Flashed over to St Ann’s for a road show and meeting on the “restructuring” of mental health services in Haringey. If this is more care in the community then it had better be better resourced – given that so many people with mental health challenges come to my surgery as the support for them in the community is not adequate. The police, doctors, CAB, politicians who hold surgeries – and ultimately prisons – are all paying the price for inadequate care in the community. Don’t get me wrong – the more someone can stay in the community the better – but the services and the support just is not there in enough quantity to support the number of people who need it.
In fact – and interestingly – Haringey is the one of the ‘worst’ health authorities because they have mental health inpatients for longer than most anywhere else. However, their return rate is one of the lowest. Methinks someone should be looking at that as perhaps an indicator that shoving people out too early (much like in general health) can mean lots of return visits.
I asked for a comparative figure for the budget for drug therapies used versus budget for talking therapies. It wasn’t a question the Chair and Chief Exec could answer on the spot – but they acknowledged it was a good question and that they had no means of collecting such data. Behind my questions lies the fear that the Government is willing – as are health trusts – to fund drug therapies but not talking therapies to the same extent. I suspect this is partly because of cost – though drugs can be very expensive – but mostly because they can’t measure outcomes so easily in this target driven world we live in. Patients like talking therapies – they find it therapeutic – and possibly therein lies the point.
The other question – even better than mine – was from a user who was asking what choice the patient had in their treatment. If the patient feels better and more secure with a particular method of treatment their recovery would be better. So why should the patient have no say at all? The Chair and Chief Exec agreed that there was no choice!
The scooted over to a public meeting on the proposed expansion of Coleridge Primary School in Crouch End. Lord knows – residents, colleagues and I all campaigned and worked to get Haringey Council to buy the old TUC building to provide desperately needed school places. Crouch End parents, not surprisingly, have been going mad over the last few years over the shortage of places for their little ones.
Anyway – the building was purchased. The issue now is that the site is directly opposite an existing school – Coleridge – with a busy road between the two. So, should Coleridge be expanded, using the new site, to be a four-form entry? This would make it one of only twelve schools in the country to be that big at primary level.
The Head, the Council and the architects had obviously done a huge amount of work on designing a structure and form that would make the children still feel like it was a small family atmosphere school.

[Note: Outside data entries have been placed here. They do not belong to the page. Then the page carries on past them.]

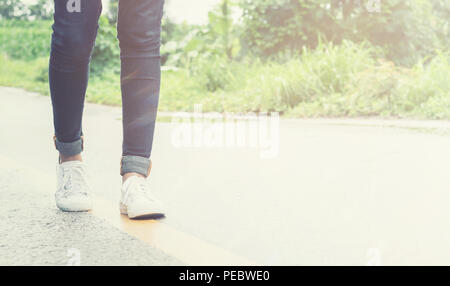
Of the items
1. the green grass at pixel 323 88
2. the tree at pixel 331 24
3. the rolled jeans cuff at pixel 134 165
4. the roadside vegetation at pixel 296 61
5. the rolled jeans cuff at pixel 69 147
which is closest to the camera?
the rolled jeans cuff at pixel 134 165

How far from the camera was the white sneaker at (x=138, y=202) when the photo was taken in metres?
2.50

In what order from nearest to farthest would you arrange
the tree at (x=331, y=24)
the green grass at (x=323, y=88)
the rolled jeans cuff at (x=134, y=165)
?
the rolled jeans cuff at (x=134, y=165) → the green grass at (x=323, y=88) → the tree at (x=331, y=24)

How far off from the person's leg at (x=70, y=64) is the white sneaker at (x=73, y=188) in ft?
0.16

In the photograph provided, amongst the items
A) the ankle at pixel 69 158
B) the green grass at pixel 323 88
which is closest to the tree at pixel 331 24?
the green grass at pixel 323 88

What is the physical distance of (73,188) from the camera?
2.70 metres

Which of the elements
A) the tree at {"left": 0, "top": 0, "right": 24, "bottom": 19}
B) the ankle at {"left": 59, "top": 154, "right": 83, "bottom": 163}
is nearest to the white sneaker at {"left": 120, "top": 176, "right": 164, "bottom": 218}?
the ankle at {"left": 59, "top": 154, "right": 83, "bottom": 163}

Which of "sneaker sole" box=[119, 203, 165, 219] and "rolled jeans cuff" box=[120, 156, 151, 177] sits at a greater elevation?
"rolled jeans cuff" box=[120, 156, 151, 177]

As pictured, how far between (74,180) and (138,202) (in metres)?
0.37

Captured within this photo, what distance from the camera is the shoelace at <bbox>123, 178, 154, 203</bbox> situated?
254 cm

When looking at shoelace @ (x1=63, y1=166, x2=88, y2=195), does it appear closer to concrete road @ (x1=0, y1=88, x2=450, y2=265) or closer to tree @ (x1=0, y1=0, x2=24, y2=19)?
concrete road @ (x1=0, y1=88, x2=450, y2=265)

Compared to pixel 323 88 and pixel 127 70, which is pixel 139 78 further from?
pixel 323 88

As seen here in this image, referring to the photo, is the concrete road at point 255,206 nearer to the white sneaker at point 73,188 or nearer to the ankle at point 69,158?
the white sneaker at point 73,188

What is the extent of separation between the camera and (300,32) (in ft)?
50.8

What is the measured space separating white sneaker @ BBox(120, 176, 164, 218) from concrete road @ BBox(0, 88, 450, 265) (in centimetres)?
5
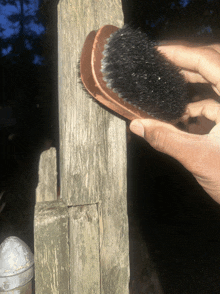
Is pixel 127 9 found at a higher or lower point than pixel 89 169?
higher

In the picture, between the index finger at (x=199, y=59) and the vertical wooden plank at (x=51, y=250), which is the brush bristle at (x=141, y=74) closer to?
the index finger at (x=199, y=59)

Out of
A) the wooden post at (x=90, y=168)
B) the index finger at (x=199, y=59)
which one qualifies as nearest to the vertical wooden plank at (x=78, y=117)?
the wooden post at (x=90, y=168)

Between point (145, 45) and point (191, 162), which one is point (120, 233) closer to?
point (191, 162)

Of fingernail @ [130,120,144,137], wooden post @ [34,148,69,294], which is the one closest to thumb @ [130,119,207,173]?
fingernail @ [130,120,144,137]

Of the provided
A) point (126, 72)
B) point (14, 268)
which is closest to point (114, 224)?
point (126, 72)

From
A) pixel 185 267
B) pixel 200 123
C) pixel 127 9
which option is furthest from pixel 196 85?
pixel 185 267

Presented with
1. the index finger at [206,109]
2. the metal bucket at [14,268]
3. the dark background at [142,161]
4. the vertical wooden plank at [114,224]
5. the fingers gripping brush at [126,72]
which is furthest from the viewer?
the dark background at [142,161]

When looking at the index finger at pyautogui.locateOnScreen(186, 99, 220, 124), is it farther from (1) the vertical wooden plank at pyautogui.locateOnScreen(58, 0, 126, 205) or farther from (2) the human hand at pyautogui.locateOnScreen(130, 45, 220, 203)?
(1) the vertical wooden plank at pyautogui.locateOnScreen(58, 0, 126, 205)
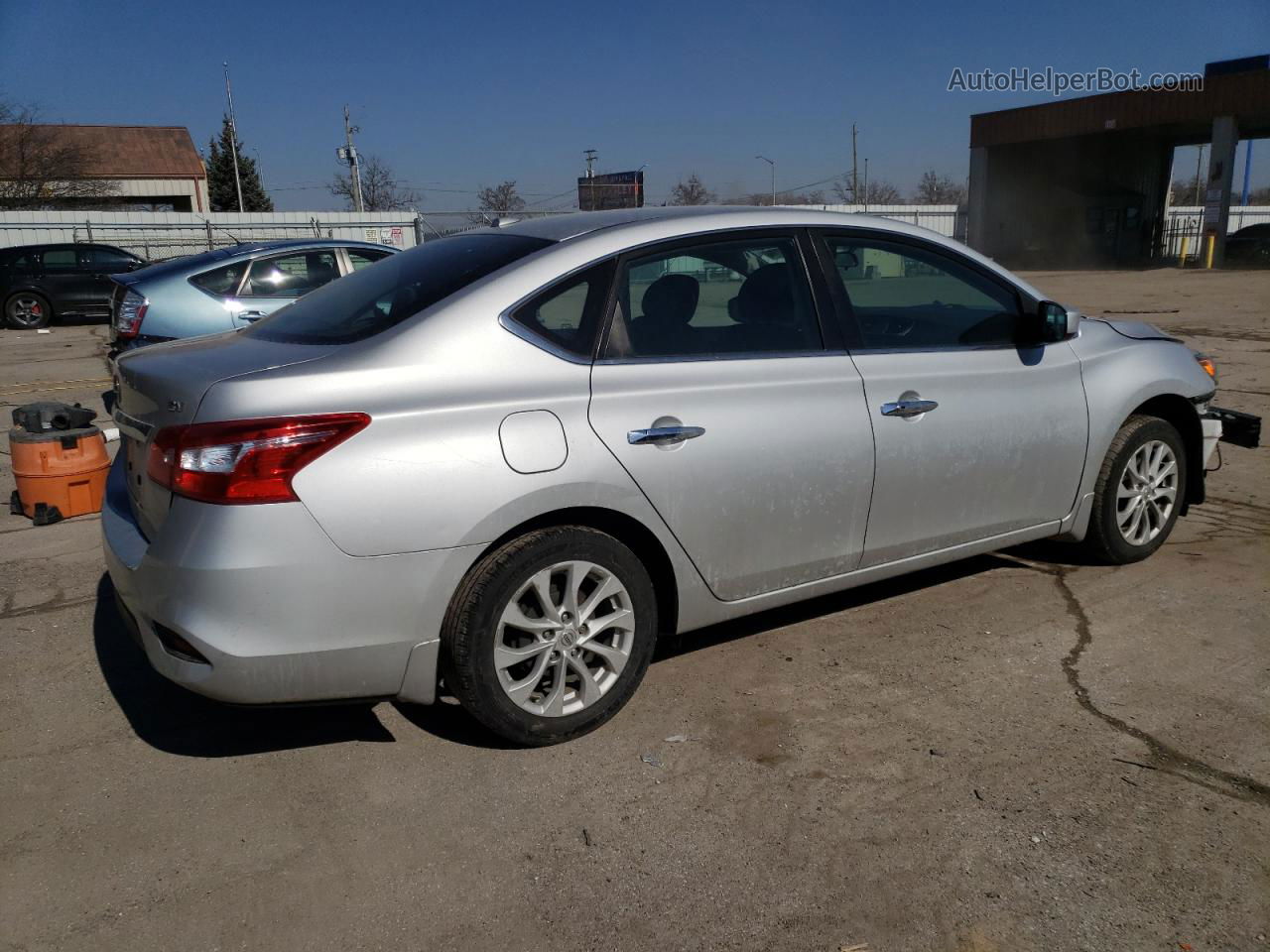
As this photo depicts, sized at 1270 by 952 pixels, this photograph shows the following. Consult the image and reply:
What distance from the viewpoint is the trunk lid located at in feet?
9.37

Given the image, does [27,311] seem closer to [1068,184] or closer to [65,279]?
[65,279]

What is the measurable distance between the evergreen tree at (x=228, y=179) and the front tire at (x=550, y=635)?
67.8 metres

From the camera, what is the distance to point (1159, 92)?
3588cm

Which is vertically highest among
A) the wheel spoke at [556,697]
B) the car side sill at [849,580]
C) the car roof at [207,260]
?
the car roof at [207,260]

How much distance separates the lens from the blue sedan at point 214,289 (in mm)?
8508

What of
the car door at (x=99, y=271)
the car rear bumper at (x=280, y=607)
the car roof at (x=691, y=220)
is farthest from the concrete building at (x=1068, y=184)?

However, all the work in the world could not offset the anxieties of the existing parents that their children would be ‘swamped’ in such a vastly expanded school.
The argument from the panel against creating a second school across the road, rather than expanding the existing one, was that it would split the community. But they really didn’t seem to have spent much time on an alternative – and the proposal to expand was clearly what they all regarded as the only viable option. I suppose there is some truth in that if there was a second school parents who put Coleridge as their first preference but ended up at the second school might feel that they got second best.
When asked if this was a genuine consultation and that if enough people were against the expansion would that change the outcome, Ian Bailey (Deputy Director of Education) said yes. But it did feel like the only game in town from the way it was presented.
It is now vital that they consult even better – as many people at the meeting had only just about heard about the plans. The main thing, however, whichever way this goes forward is that there will be more school places available in the area for local children – which is brilliant.